Plusieurs témoignages de conseillers attirent notre attention sur ce point : « souvent les personnes ne

sont pas bien au courant et c’est dommage, c’est quand elles rentrent dans le cadre de l’accompagnement qu’on leur apprend qu’elles auraient pu avoir un accès facilité ou plus important à la formation souhaitée en anticipant, donc parfois c’est trop tard. C’est dommage car elles auraient pu savoir ça en amont, avant une fermeture d’entreprise par exemple.
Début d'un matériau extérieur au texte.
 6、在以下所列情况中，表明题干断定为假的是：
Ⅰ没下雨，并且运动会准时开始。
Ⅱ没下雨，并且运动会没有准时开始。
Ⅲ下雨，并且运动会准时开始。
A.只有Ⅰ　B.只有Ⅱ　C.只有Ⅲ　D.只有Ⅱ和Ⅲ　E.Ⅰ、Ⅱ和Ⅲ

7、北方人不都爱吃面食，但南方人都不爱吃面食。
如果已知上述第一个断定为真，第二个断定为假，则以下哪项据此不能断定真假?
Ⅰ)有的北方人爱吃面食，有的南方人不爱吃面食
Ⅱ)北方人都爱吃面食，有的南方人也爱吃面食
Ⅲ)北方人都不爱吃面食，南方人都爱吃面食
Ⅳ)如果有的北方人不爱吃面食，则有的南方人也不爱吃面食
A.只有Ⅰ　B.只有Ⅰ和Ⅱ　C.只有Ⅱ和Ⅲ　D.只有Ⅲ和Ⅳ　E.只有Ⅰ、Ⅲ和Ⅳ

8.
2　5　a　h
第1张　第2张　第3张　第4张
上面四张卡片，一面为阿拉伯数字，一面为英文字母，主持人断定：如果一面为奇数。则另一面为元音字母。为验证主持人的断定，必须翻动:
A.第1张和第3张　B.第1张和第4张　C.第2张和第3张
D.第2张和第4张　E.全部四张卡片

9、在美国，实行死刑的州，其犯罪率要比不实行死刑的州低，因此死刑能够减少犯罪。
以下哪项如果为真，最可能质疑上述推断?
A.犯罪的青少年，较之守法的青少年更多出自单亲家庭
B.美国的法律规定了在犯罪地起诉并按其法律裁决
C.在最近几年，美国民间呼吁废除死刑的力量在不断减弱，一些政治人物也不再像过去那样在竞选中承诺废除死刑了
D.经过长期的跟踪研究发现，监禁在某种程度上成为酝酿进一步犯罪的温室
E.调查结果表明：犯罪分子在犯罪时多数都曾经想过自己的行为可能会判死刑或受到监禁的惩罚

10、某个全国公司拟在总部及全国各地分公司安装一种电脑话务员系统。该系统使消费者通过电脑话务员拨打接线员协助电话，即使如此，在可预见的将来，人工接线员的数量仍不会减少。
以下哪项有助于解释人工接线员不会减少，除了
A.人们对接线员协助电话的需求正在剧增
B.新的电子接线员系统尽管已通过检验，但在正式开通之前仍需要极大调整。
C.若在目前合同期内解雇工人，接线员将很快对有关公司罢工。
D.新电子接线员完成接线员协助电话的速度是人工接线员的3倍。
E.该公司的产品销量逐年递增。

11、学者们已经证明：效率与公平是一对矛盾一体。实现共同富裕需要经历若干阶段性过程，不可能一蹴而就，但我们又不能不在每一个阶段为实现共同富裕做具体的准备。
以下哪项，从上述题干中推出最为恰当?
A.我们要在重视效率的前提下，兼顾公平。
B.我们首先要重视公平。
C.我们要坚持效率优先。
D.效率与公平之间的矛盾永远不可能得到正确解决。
Il faudrait que ces informations soient davantage mises en avant dans toutes les structures, ça permettrait aussi de mieux sécuriser les parcours ».

Lorsque les coopérations sont plus établies, elles profitent à l’usager final en fluidifiant ses démarches auprès d’une multiplicité d’acteurs et en favorisant la mise en œuvre de son projet (cf. section 6, configuration 3).

Il est par ailleurs frappant de constater la perception décalée des effets du CEP entre les acteurs du niveau régional et ceux opérant au niveau local… Au niveau régional de l’étude, apparaissait de façon assez nette un effet positif de la mise en œuvre du CEP en termes d’interconnaissance mutuelle et de dynamiques de coopération. L’identification des Opacif comme opérateurs du CEP avait permis un rapprochement entre les opérateurs de l’emploi et ceux de la formation, une meilleure connaissance du positionnement, du fonctionnement et du périmètre d’intervention de chacun. Ce qui est peu le cas au niveau local.

D’une manière générale, il ressort assez nettement de nos entretiens que les acteurs de terrain n’associent pas spontanément leurs coopérations au CEP à proprement parler :

« Je n'ai pas eu ce sentiment que le CEP m’ait permis de tisser de nouveaux liens ou de renforcer

des liens existants, malheureusement. Non. » (Conseiller, Pôle emploi).

Dans le même ordre d’idées, il apparait que le CEP n’est que rarement l’initiateur des coopérations, même s’il permet parfois de les alimenter, de les renforcer ou de les fluidifier.